His time in rom-coms saw him become a consistent leading man, but he knew it'd become a prison if he wasn't careful. So he decided to take some risks. "I knew I could say no to the things I'd been doing," he mused. "In saying no to those things, I knew work was going to dry up for awhile ... At two years, all of a sudden ... I became a new good idea for some good directors."

The Wolf of Wall Street's iconic chest bump was a McConaughey relaxation technique

Martin Scorsese's debaucherous 2013 crime epic The Wolf of Wall Street contains many memorable scenes, but this is one of the best. Jordan Belfort (played by Leonardo DiCaprio), a 22-year-old stock broker, is taken to lunch by his new boss, Mark Hanna (played by McConaughey).

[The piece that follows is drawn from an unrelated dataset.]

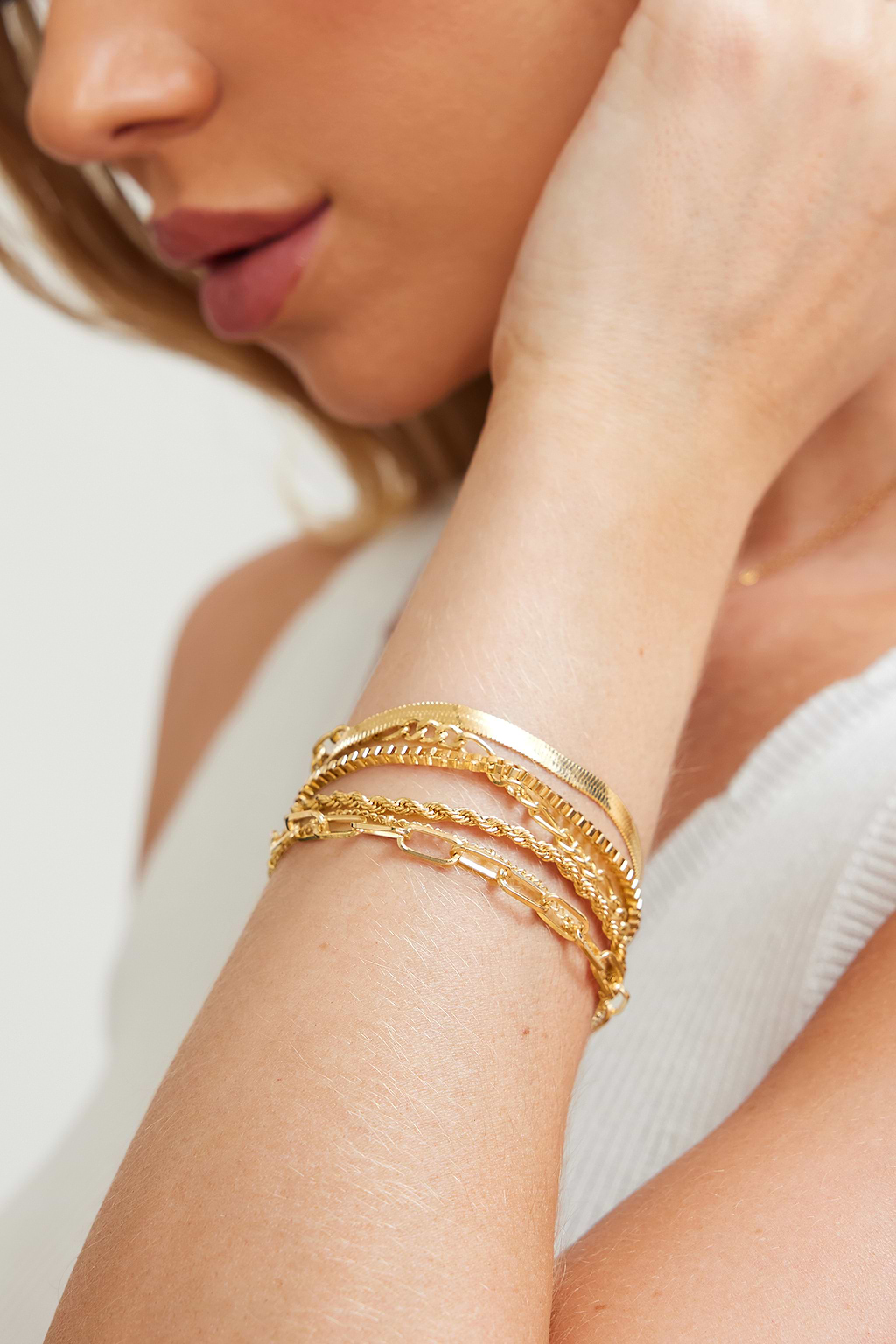 Full Circle Gold-Tone Bracelet Set - Image 2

While dining on martinis and, uh, something for the nose, Hanna starts humming and thumping his chest in an unforgettably weird way, imploring Belfort to join in. Belfort ultimately picks up on the bizarre habit and later turns it into a cult-like chant for his future brokerage firm-turned-criminal pump-and-dump enterprise, Stratton Oakmont. 

Like many of McConaughey's most iconic moments, the chest thump was not scripted. "It was a relaxation technique, a way to get out of my head," he recalled to the Independent. "I was doing that before each take to relax and then we'd yell "action" and I would start the scene and I'd stop doing it. We were done for the day — we'd done five takes, Martin Scorsese was happy, I was happy, Leonardo was happy, and we were moving ... it was Leonardo's idea. He goes, 'Hang on a second,' and he asked me, 'What were you doing before the take?'"

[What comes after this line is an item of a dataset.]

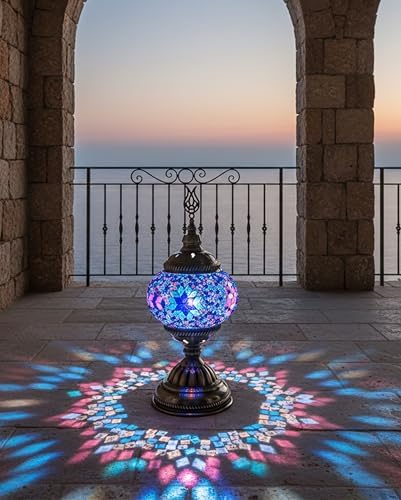 Ottoman Mosaics Turkish Mosaic Lamp Kit | DIY Art & Craft Project for Adults | Make Your Own Handmade Lamp (Blue) - Image 5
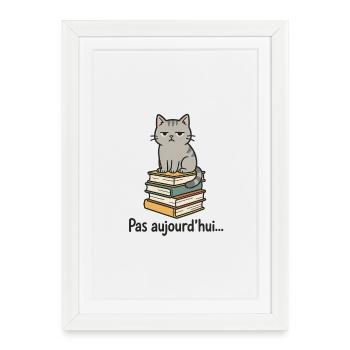 Chat grognon sur pile de livres - Framed poster (27 × 37 cm) - white - Front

They ended up doing one more take of the scene that ended with the chest thump. It's both the take in the movie, and the one in your head right now.

The McConnaissance transformed his career

Matthew McConaughey spent much of the 2000s in a sort of purgatory: He was successful enough to keep finding work and enjoy all the material perks of fame, but never taken seriously enough to get meaty roles. He tried to at least partially bridge the gap between where he was and where he wanted to go by leaping from romantic comedies to action comedies. Sadly, movies like Sahara flopped hard and led nowhere.

So he took a different approach: He said no to romantic comedy offers that came in. The work dried up for a bit, but returned in slow, promising trickles ... until the dam broke entirely around 2012. The so-called "McConaissance" saw McConaughey completely transform his career with critical smashes like MudMagic Mike, Dallas Buyers ClubThe Wolf of Wall Street, Interstellar, and HBO's True Detective series. All of a sudden, this "one-note" pretty boy Texan was a dramatic force to be reckoned with. Not all actors trapped in the doldrums of typecasting get a chance to reinvent themselves in this way — but then again, not all actors are Matthew McConaughey.